Anyhow, depending on the outcome here, i would consider to open a similar request for a 901v5 (frequent OOM reboots like https://paste.debian.net/989352/ , where a 841v11 in the same spot performs without problems. But since 1) i do not have a second 901v5 to test for individual HW defect, nor a 901v4 to see if it's an issue with the profile, nor is this build a LEDE, but CC: I can not open a topic. i just like to hint, that there might be similar situations on other routers too 'profile specific'). This is not an attempt to hijack the issue or to derail it, just a not, that am rather curious about the outcome of this one. grafik

azrdev commented 6 years ago

So, I had these running now for a month, logging uptime and load (manually, since our dashboard went down).

both nodes were in the same location as previously, and both had fastd vpn uplink via ethernet (wan port). The 842 had private wifi disabled, still seems to have crashed occacionally, as the graph shows. The 841 had private wifi enabled, and shows some suspiciously low uptime, too: seldomly above 24h, and a lot of reboots in a row.

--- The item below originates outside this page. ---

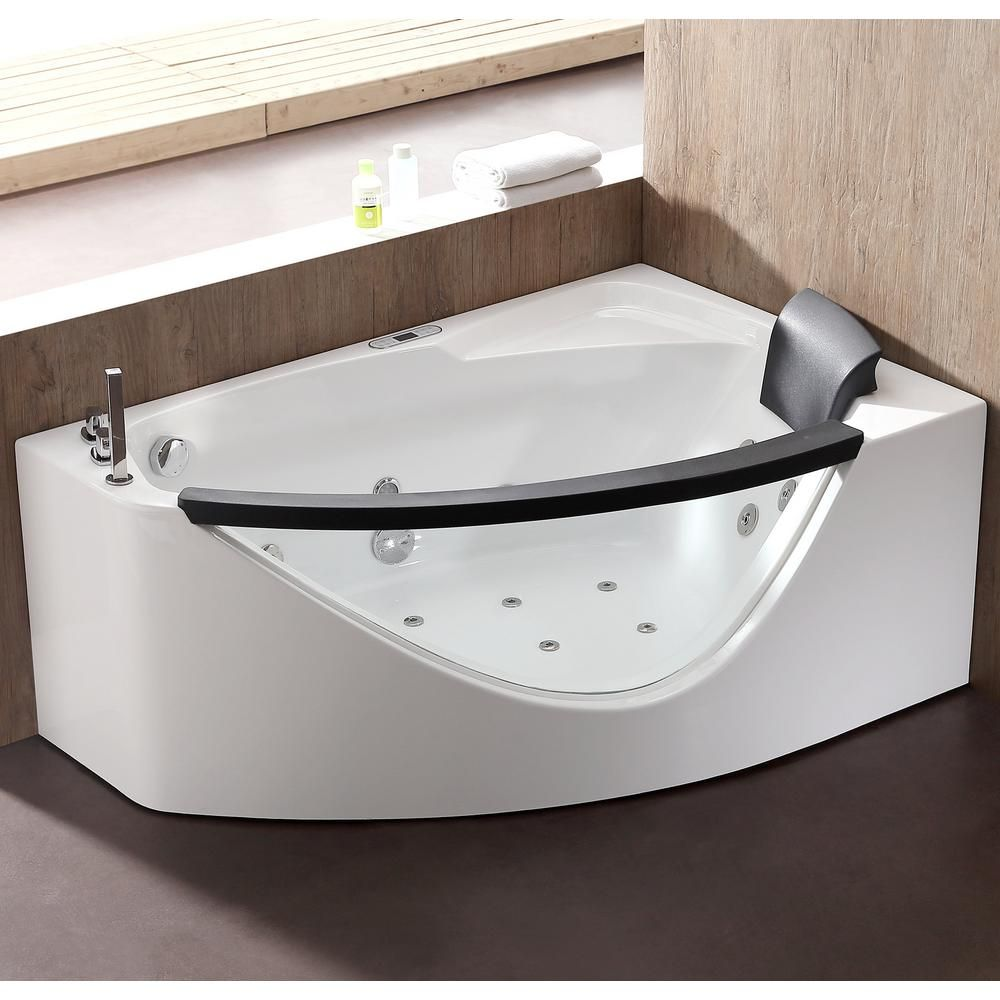 Eago Am198etl L 59 In Acrylic Flatbottom Whirlpool Bathtub In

I did not capture serial logs this time, but IMHO the data suggests that the 841 also frequently hangs with private wifi enabled

841:

2017-10-15 caek uptime 2

842

842nd

Adorfer commented 6 years ago

So what's your conclusion? To change it from "oom on 842" to "oom on 842 with private wifi off and 841 with private wifi on"?

(Sorry, this is not a serious suggestion, but what i may catch from your reply: "happens with 841 on same spot as well" correct?)

azrdev commented 6 years ago

happens with 841 on same spot as well

yes, though I'm not sure if it's in the autoupdater (as with the 842) because I didn't capture a serial log

rotanid commented 6 years ago

so if this isn't related to a specific device, it might as well be the same as #753 and/or #1243 - right?

azrdev commented 6 years ago

@rotanid probably, yes. but iirc the 842 was already instable (long) before 2017.1.x so it would be #753 not #1243

rotanid commented 6 years ago

@azrdev ok, let's continue this discussion over there then.